Unfortunately I fail to see the purpose of the const_wrapper struct. Does it have something to do with the comment at the top, which states "A hashed string is a compile-time tool..."?

I am also unsure about what the comments that appears above the template functions mean, which state "Forcing template resolution avoids implicit conversions." Is anyone able to explain this?

Finally, it is interesting to note how this class is used by another class that maintains an std::unordered_map of the following type: std::unordered_map<hashed_string, Resource>

This other class offers a member function to add resources to the map using strings like keys. A simplified view of its implementation looks like this:

bool addResource(hashed_string id, Resource res)
{
    // ...
    resourceMap[id] = res;
    // ...
}

My question here is: what is the advantage of using hashed_strings as the keys to our map instead of std::strings? Is it more efficient to work with numeric types like hashed_strings?

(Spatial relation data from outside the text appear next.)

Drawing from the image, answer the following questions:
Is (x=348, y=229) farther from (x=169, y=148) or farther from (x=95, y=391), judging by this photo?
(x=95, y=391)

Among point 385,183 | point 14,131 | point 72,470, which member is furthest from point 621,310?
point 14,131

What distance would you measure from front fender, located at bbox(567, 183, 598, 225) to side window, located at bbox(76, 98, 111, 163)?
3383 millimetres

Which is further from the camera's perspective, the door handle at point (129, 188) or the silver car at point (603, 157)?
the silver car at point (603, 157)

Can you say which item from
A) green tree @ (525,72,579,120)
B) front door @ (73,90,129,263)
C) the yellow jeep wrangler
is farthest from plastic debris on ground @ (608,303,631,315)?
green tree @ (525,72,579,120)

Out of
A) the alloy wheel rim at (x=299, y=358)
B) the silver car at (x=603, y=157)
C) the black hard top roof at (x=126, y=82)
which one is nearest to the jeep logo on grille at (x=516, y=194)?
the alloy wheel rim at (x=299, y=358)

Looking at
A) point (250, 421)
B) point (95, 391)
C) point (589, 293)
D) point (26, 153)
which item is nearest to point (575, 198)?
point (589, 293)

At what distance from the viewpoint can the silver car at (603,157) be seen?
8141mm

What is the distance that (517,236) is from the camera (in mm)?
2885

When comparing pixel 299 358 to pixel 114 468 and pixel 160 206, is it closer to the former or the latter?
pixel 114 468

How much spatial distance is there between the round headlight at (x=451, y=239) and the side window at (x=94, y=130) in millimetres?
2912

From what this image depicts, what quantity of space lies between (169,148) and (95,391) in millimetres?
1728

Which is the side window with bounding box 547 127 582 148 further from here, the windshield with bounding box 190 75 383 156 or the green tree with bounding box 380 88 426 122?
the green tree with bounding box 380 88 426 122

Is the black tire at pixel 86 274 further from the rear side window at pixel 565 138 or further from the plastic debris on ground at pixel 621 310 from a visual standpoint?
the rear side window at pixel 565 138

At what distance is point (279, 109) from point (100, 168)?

Thank you for any information. Studying this class has helped me learn so much.

回答1:

The author is trying to help you avoid accidental performance problems that happen when you repeatedly hash strings. Since hashing strings is expensive, you probably want to do it once and cache it somewhere. If they have an implicit constructor, you could hash the same string repeatedly without knowing or intending to do so.

So the library provides implicit construction for string literals, which can be computed at compile-time via constexpr but explicit construction for const char* in general since those can't generally be done at compile-time and you want to avoid doing it repeatedly or accidentally.

Consider:

void consume( hashed_string );

int main()
{
    const char* const s = "abc";
    const auto hs1 = hashed_string{"my.png"}; // Ok - explicit, compile-time hashing
    const auto hs2 = hashed_string{s};        // Ok - explicit, runtime hashing

    consume( hs1 ); // Ok - cached value - no hashing required
    consume( hs2 ); // Ok - cached value - no hashing required

    consume( "my.png" ); // Ok - implicit, compile-time hashing
    consume( s );        // Error! Implicit, runtime hashing disallowed!
                         // Potential hidden inefficiency, so library disallows it.
}

If I remove the last line, you can see how the compiler applies the implicit conversions for you at C++ Insights:

consume(hashed_string(hs1));
consume(hashed_string(hs2));
consume(hashed_string("my.png"));

But it's refusing to do so for the line consume(s) because of the implict/explicit constructors.

Note, however, this attempt at protecting the user isn't foolproof. If you declare your string as an array rather than as a pointer, you can accidentally re-hash:

const char s[100] = "abc";
consume( s );  // Compiles BUT it's doing implicit, runtime hashing. Doh.

// Decay 's' back to a pointer, and the library's guardrails return
const auto consume_decayed = []( const char* str ) { consume( str ); }
consume_decayed( s ); // Error! Implicit, runtime hashing disallowed!

This case is less common, and such arrays typically get decayed into pointers as they are passed to other functions, which would then behave as above. The library could conceivably enforce compile-time hashing for string literals with if constexpr and the like and forbid it for non-literal arrays like s above. (There's your pull request to give back to the library!) [See comments.]

To answer your final question: The reasons for doing this are to have faster performance for hash-based containers like std::unordered_map. It minimizes the number of hashes you have to do by computing the hash once and caching it inside the hashed_string. Now, a key lookup in the map just has to compare the pre-computed hash values of the keys and the lookup string.